Are we free in the face of algorithms?
We buy, work, get informed and pay through digital platforms. They are convenient, fast, and efficient. But they are also invisible, opaque, and indispensable. The question is no longer whether we live connected, but whether we remain free in a system governed by algorithms that make decisions for us without asking permission.
Digitalisation has simplified everyday life. But it has also created new forms of structural dependency. In this new scenario, those who control data control economic power, consumption and, increasingly, individual decisions. And this has consequences that go far beyond technology.
For years, we have spoken about digital services as if they were an additional layer of comfort. Just another tool. Today, this is no longer true. Technological platforms and digital systems have become almost the only channels for accessing basic services: working, getting paid, paying, communicating, accessing information or even interacting with public administration.
Dependence on the cloud, on dominant operating systems and on closed ecosystems means that a technical failure is no longer just an IT problem. It is an economic failure. When a payment system goes down, when a platform blocks an account or when a service stops working, the impact is immediate and real.
The comparison is clear: energy, water, the financial system and now digital infrastructure. All four share a key characteristic: once they become essential, they cease to be neutral. And those who control them accumulate power.
Data: the strategic resource of the 21st century
This immense volume of data does not accumulate passively. It is constantly processed, cross-referenced and interpreted. Data is the raw material; real value emerges when it is transformed into actionable knowledge. Those who have the capacity to analyse it not only understand human behaviour, but can anticipate it and guide it. At this point, information ceases to be descriptive and becomes power.
This is where algorithms come into play. Systems designed to organise informational chaos, but also to prioritise, filter and decide. Based on the data we generate, algorithms build profiles, assign probabilities and make automatic decisions that affect our consumption, the information we receive and the opportunities available to us. They do not operate in a vacuum: they function within economic models that seek to maximise performance, efficiency, and control.
The result is a silent shift in decision-making. What used to be a conscious choice is now often an induced response. Not because someone forces us, but because the system presents a single option as the most logical, the cheapest or the most convenient. When decisions are delegated to opaque processes that we neither understand nor can question, the boundary between recommendation and conditioning becomes blurred. And with it, an essential part of our freedom.
Digital dependence and economic freedom
This digital dependence is not just a matter of habits, but of economic power. When payments, access to services and money management pass through centralised digital infrastructures, financial freedom ceases to be merely a matter of income. It becomes a matter of access. Those who control the infrastructure can authorise, limit or block a person’s economic activity without the need for direct coercion. A single click is enough.
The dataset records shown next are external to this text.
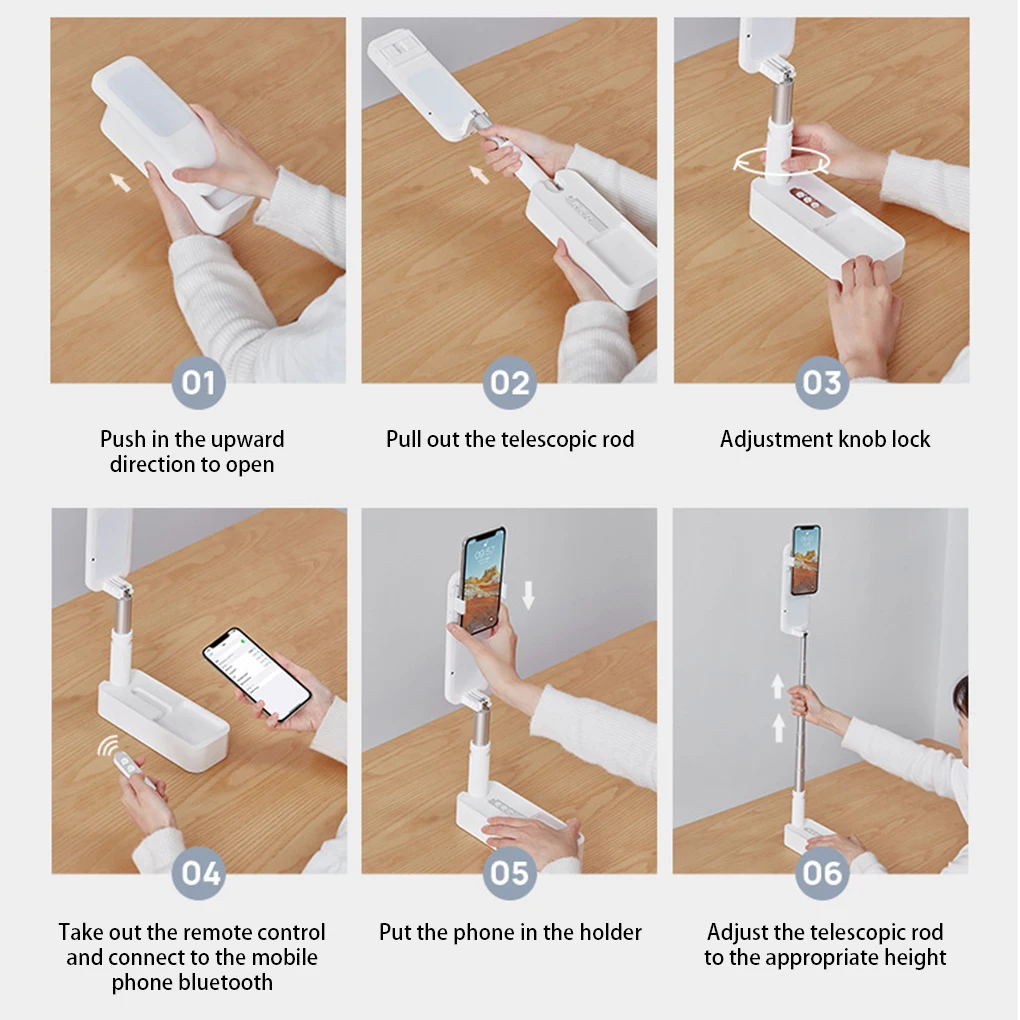 01

Push in the upward direction to open

02

Pull out the telescopic rod

03

Adjustment knob lock

04

Take out the remote control and connect to the mobile phone bluetooth

05

Put the phone in the holder

06

Adjust the telescopic rod to the appropriate height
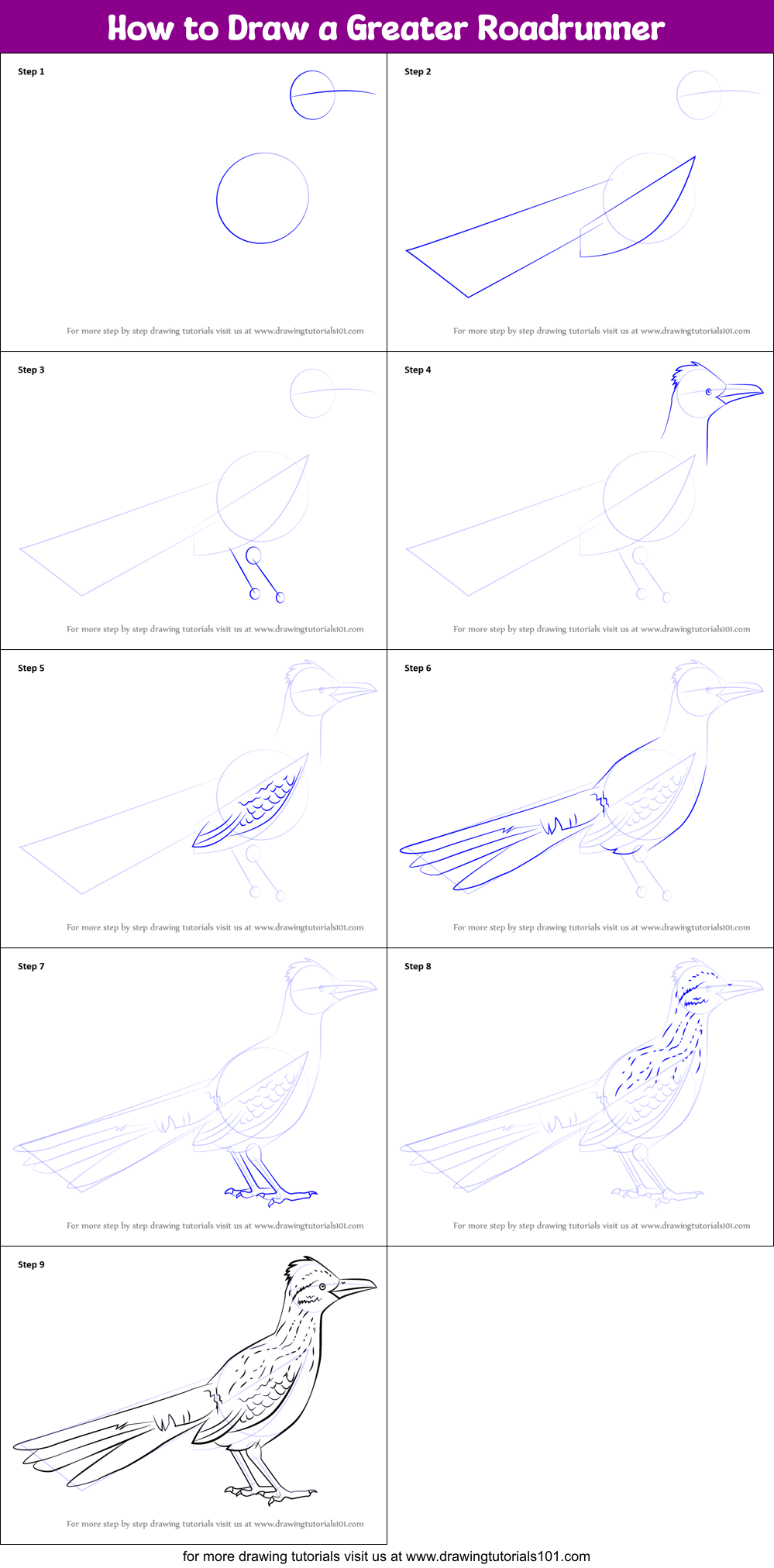 How to Draw a Greater Roadrunner

Step 1

For more step by step drawing tutorials visit us at www.drawingtutorials101.com

Step 2

For more step by step drawing tutorials visit us at www.drawingtutorials101.com

Step 3

For more step by step drawing tutorials visit us at www.drawingtutorials101.com

Step 4

For more step by step drawing tutorials visit us at www.drawingtutorials101.com

Step 5

For more step by step drawing tutorials visit us at www.drawingtutorials101.com

Step 6

For more step by step drawing tutorials visit us at www.drawingtutorials101.com

Step 7

For more step by step drawing tutorials visit us at www.drawingtutorials101.com

Step 8

For more step by step drawing tutorials visit us at www.drawingtutorials101.com

Step 9

For more step by step drawing tutorials visit us at www.drawingtutorials101.com

for more drawing tutorials visit us at www.drawingtutorials101.com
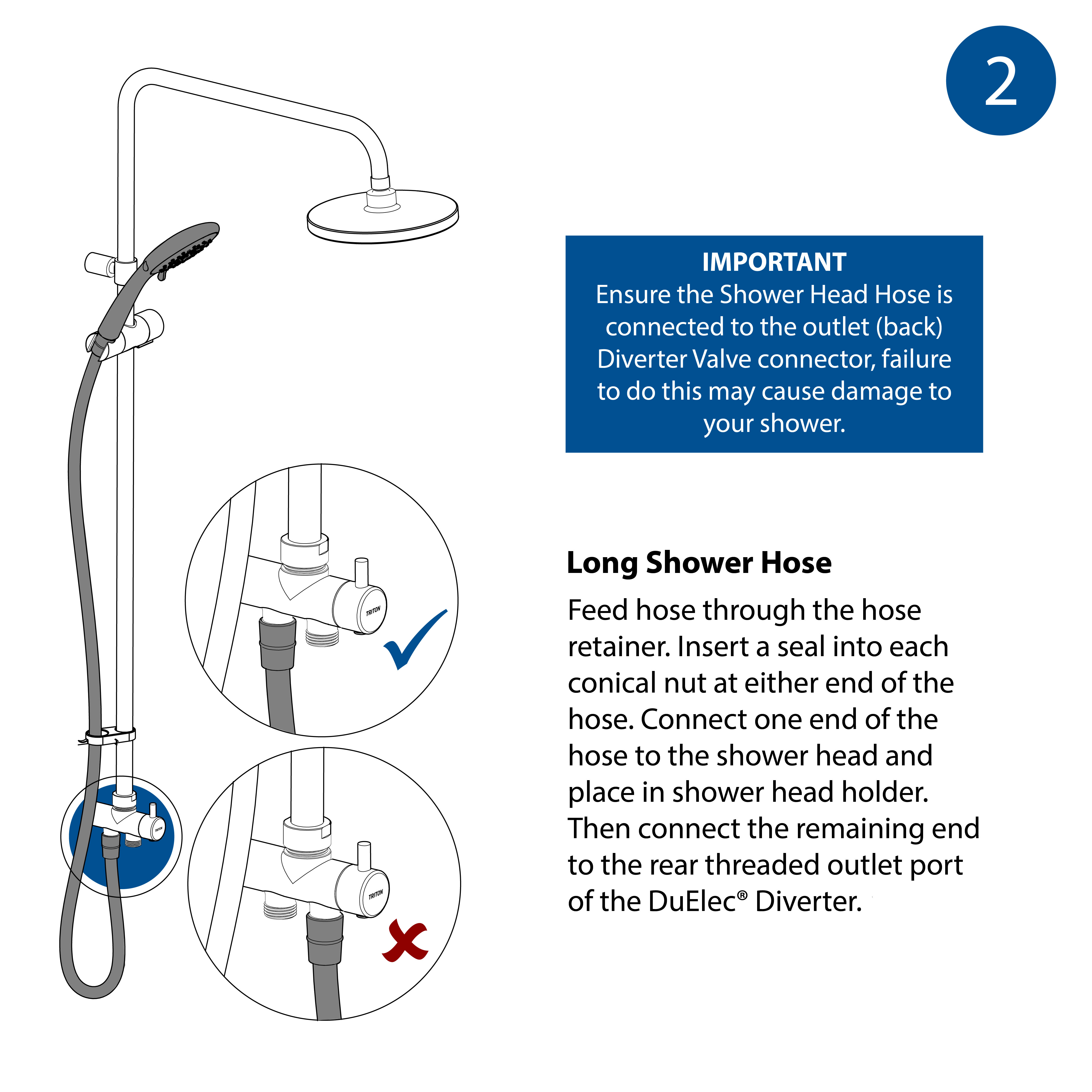 2

IMPORTANT
Ensure the Shower Head Hose is connected to the outlet (back) Diverter Valve connector, failure to do this may cause damage to your shower.

TRITON

TRITON

TRITON

Long Shower Hose

Feed hose through the hose retainer. Insert a seal into each conical nut at either end of the hose. Connect one end of the hose to the shower head and place in shower head holder. Then connect the remaining end to the rear threaded outlet port of the DuElec® Diverter.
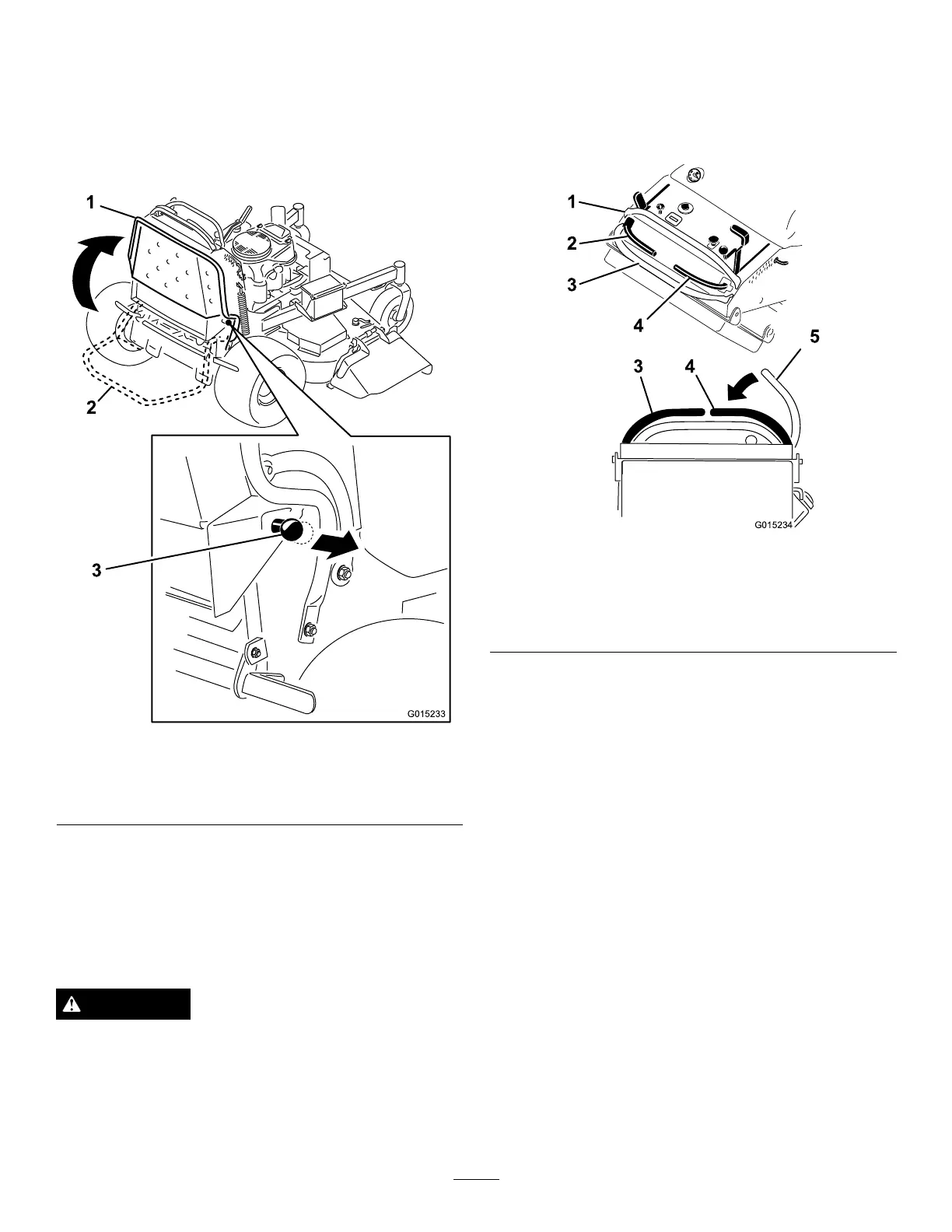 1

2

3

G015233

1

2

3

4

5

3

4

G015234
As the system becomes more digital, exclusion also increases. Being excluded from a platform, losing access to an account or failing to meet the criteria of an automated system can mean being excluded from the economic circuit. The debate on central bank digital currencies fits squarely within this context: greater operational efficiency, yes, but also an unprecedented capacity for control. The dilemma is not technological. It is political and about personal sovereignty.
The problem is compounded when this dependence is combined with growing centralisation. The more we concentrate data, services, and decisions in a few digital infrastructures, the more vulnerable the entire system becomes. Cyberattacks, outages, systemic errors or geopolitical tensions can abruptly paralyse everyday economic activity. Technology offers us immediate comfort, but it also creates invisible fragilities. And then the question is no longer theoretical: what happens to your economic life when the system you depend on stops working?
Technology yes, dependence no
Technology can empower or subjugate. The difference is not technical. It is about control, judgement, and sovereignty. In a world governed by algorithms, economic freedom is not lost all at once, but gradually, when we stop understanding how the systems that shape our decisions work and delegate control to opaque infrastructures that we do not question.
Preserving this freedom begins with awareness. Knowing what we give up when we use a platform, what data we generate and how it can be used. But it also requires diversifying risks, avoiding absolute dependencies and not entrusting everything to a single digital intermediary. Immediate convenience cannot justify a structural loss of autonomy.
At 11Onze, we believe that the future is not about renouncing technology, but about using it with discernment. Regaining control over what is essential: our data, our money, and our decisions. Because true innovation is not delegating everything to an algorithm, but building tools that reinforce personal sovereignty and allow us to keep deciding in an increasingly automated environment.